I was not disappointed in any way. Shimoda’s story follows Japanese American Zach Hara, a young man who leaves his mundane job and part-time girlfriend in the United States to travel to Japan, hoping to find any emotion within himself. Zack seeks his ancestral past and in the process begins to teach English in a town close to the Aokigahara Forest, which my husband immediately recognized as the place where many people have gone to commit group suicide. Zach’s world becomes wrapped up in one of his students – an elderly gentleman who attempts to help Zach find emotive feelings by focusing on the theory of mono no aware - which might be loosely translated as the sadness of beautiful things. Turning page after beautiful page, the reader is treated to poetry written by Zach, again enhancing the story. Zach becomes immersed in the mystery of his grandfather’s life, the mystery of the disappearance of a young girl, and the mystery of why people commit suicide in groups. Ultimately I think he feels deeply. The writing is exquisite and the last page is as much a joy as the first.
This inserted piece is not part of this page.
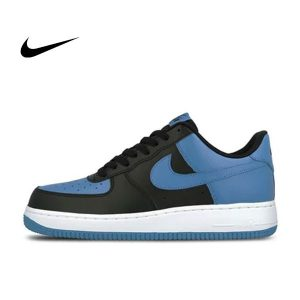 64bce277829399d4 300x300 - NIKE Air Force 1 AF1 黑藍 Royal Blue 情侶鞋 皮革820266-010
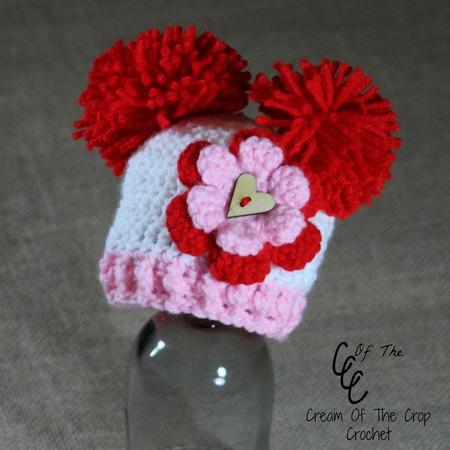 Preemie Pom Pom Flower Hat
I could not put this book down and when I was done I was certain that I understood 'mono no aware'.

The author discusses the evolution of the book on his blog. He also shares how the artwork for the book was chosen. My favorite quote I have seen about this book is from NPR: Oh! was selected for National Public Radio's summer reading list. NPR reviewer Lucia Silva called it "a triumphant kick in the pants for anyone who doubts the future of paper-and-ink books." I could not agree more – this was a phenomenal experience and at the end all I could say was OH! And three weeks later, I am still thinking about it and can’t wait until my friend finishes it and we can talk about it and find our own emotions play all over the pages. Exceptional read!

TITLE: Oh!: A mystery of 'mono no aware'
AUTHOR: Todd Shimoda (beautifully illustrated by Linda Shimoda)
COPYRIGHT: June 1, 2009
PAGES: 310
TYPE: fiction, self-discovery of emotion within
RECOMMEND: Another even more stunningly beautiful book that I cannot forget.